A large factor in the credit scoring algorithm is the length of your credit history. Lenders want to see you have experience using credit. If you have old credit cards, do not close them as it will decrease the average length of your credit history. Closing these cards will erase all previous credit history associated with the card.

Instead, if the cards do not have a high monthly fee, try to keep them open as long as possible in order to increase the length of your credit history. This will signal to lenders you are a responsible borrower and have a history of paying off debt on time.

If you are just getting started with building your credit, sign up for a credit card as soon as possible. The longer you have a line of credit open, the longer your average credit history will appear. A common mistake is to cancel old cards, however, we advice against this as it will impact your overall credit score.

Try Credit Tracking Software

Credit tracking software can help you gain insight into the factors that influence your credit score. Using credit tracking software is another way to ensure your credit history is up to date. These services can run a soft inquiry to retrieve your credit score without impacting your score.

With credit tracking software, you can dispute late payments and inquiries directly form their dashboard. It is important to maintain a vigilant watch over your credit history. Software such as PrivacyGuard or CreditSesame can also help prevent fraud and detect suspicious accounts.

Credit tracking software can also give you an overview of your entire credit history.

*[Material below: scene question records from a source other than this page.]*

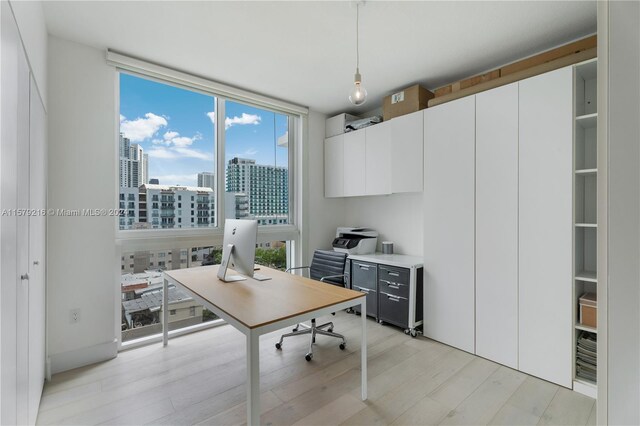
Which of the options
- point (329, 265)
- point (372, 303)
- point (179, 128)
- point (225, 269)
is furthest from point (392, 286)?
point (179, 128)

If you are working towards paying off debt, credit tracking software can also calculate debt repayment schedules.

In Conclusion

Your credit score plays a big part in obtaining a loan. It is important to be mindful of the 5 most important factors that influence your score. You should always try to pay off debt on time, reduce your credit utilization, limit hard inquires, use debt consolidation, and use credit tracking software. We hope that these tips can help you take one step closer towards reaching a perfect credit score.